_PROBLEM DESCRIPTION_
Reproduce verbatim the lines of the listing below, beginning with the line that contains "Looking at the options" and continuing through the final line of the listing.

_DATASET EXCERPTS_
================

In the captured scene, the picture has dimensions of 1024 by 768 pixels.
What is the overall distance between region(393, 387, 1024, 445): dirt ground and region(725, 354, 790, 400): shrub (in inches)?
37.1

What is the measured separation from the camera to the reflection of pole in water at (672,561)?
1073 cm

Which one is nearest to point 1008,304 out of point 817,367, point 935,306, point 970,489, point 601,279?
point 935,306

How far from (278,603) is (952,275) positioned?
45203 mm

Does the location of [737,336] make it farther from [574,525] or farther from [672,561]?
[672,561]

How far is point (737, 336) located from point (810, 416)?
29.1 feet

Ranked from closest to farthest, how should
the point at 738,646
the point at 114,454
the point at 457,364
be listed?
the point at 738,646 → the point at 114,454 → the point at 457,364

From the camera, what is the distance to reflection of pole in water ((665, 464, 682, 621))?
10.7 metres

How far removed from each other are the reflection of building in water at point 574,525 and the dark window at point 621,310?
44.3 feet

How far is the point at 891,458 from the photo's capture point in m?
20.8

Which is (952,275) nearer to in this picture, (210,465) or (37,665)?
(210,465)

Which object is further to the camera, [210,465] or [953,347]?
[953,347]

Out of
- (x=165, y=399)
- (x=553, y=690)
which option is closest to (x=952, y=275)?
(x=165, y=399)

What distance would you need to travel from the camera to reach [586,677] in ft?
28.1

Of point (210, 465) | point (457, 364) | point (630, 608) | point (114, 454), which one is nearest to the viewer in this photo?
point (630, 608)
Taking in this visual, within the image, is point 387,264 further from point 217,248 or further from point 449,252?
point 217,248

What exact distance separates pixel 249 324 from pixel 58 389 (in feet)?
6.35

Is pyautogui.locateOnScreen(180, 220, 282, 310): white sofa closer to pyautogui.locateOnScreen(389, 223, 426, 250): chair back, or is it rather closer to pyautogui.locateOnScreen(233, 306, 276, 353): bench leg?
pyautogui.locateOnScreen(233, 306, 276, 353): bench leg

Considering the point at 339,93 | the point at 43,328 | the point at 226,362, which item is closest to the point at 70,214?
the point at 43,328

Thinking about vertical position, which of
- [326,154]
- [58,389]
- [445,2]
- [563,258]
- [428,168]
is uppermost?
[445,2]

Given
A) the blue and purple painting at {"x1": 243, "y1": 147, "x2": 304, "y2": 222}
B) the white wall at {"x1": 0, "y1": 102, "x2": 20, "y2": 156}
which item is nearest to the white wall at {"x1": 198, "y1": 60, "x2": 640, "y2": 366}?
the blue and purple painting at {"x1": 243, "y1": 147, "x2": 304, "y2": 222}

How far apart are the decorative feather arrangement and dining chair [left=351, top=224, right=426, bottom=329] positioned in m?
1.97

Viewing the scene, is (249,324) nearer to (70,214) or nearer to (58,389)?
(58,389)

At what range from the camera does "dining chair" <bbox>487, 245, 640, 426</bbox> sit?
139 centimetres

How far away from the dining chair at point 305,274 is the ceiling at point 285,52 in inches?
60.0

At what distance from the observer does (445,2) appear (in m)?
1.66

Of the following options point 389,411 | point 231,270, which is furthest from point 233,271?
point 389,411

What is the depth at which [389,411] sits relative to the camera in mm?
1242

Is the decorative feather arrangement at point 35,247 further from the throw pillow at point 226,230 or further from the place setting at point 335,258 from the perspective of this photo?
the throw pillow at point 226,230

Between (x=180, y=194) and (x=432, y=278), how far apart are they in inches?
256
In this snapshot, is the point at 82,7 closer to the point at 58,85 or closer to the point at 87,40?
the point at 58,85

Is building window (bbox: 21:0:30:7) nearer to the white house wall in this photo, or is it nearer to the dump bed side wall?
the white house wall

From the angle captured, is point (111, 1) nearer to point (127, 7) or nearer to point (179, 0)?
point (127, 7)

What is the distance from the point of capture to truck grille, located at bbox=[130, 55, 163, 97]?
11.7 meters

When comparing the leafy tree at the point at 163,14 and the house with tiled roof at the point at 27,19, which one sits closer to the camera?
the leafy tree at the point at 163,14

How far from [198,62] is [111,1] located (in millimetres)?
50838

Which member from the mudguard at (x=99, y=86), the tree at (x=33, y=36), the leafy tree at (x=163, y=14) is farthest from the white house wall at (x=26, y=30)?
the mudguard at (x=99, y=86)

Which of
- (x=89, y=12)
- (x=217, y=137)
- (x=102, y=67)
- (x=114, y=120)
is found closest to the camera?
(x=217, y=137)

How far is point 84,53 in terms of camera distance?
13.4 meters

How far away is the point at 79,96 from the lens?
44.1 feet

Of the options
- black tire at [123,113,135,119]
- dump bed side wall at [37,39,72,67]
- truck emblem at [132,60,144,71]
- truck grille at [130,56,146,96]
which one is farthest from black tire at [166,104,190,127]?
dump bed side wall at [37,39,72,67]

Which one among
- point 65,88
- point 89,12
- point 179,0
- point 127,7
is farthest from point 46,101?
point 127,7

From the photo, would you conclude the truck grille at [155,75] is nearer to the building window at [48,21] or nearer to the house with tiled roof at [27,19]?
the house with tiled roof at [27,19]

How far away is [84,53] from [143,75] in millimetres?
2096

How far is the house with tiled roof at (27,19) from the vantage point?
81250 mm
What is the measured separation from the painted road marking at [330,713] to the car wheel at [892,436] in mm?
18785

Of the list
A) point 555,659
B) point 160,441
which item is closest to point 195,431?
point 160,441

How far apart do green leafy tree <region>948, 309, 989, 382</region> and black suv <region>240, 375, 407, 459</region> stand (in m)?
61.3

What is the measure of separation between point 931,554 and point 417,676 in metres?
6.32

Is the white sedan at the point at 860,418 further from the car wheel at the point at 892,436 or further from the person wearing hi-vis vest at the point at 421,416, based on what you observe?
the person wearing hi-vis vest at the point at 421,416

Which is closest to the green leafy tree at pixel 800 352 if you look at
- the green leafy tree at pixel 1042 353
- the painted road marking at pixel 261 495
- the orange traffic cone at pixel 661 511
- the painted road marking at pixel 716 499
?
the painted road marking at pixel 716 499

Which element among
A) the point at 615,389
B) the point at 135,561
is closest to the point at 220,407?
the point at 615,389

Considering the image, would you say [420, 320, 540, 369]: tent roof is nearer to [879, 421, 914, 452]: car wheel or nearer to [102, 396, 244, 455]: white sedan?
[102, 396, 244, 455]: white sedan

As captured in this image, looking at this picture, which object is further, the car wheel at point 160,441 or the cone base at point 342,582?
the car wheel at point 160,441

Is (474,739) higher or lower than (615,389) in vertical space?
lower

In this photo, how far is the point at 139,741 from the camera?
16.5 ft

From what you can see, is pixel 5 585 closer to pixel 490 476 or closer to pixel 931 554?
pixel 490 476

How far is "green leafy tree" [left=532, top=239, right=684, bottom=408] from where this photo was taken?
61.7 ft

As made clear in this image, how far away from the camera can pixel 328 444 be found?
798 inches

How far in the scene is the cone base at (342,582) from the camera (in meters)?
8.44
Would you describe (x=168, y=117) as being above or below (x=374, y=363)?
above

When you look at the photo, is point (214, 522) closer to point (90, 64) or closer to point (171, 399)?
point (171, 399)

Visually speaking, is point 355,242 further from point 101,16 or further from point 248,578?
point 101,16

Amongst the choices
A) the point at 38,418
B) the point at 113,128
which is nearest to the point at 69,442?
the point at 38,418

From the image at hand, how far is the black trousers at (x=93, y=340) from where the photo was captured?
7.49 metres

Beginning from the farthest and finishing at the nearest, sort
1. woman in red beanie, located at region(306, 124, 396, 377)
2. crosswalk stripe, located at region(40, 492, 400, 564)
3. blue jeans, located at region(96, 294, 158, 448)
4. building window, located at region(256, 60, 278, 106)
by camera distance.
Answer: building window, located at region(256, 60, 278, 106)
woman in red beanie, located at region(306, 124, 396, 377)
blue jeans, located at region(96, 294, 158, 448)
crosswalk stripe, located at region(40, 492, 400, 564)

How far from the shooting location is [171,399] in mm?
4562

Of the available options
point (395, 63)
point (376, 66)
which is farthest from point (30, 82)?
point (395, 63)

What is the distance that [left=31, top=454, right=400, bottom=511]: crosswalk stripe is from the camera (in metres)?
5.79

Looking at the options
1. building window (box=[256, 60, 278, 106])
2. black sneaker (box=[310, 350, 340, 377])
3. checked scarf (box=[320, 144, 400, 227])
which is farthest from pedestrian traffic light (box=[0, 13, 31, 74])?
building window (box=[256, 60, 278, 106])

================

_RESULT_
Looking at the options
1. building window (box=[256, 60, 278, 106])
2. black sneaker (box=[310, 350, 340, 377])
3. checked scarf (box=[320, 144, 400, 227])
which is farthest from pedestrian traffic light (box=[0, 13, 31, 74])?
building window (box=[256, 60, 278, 106])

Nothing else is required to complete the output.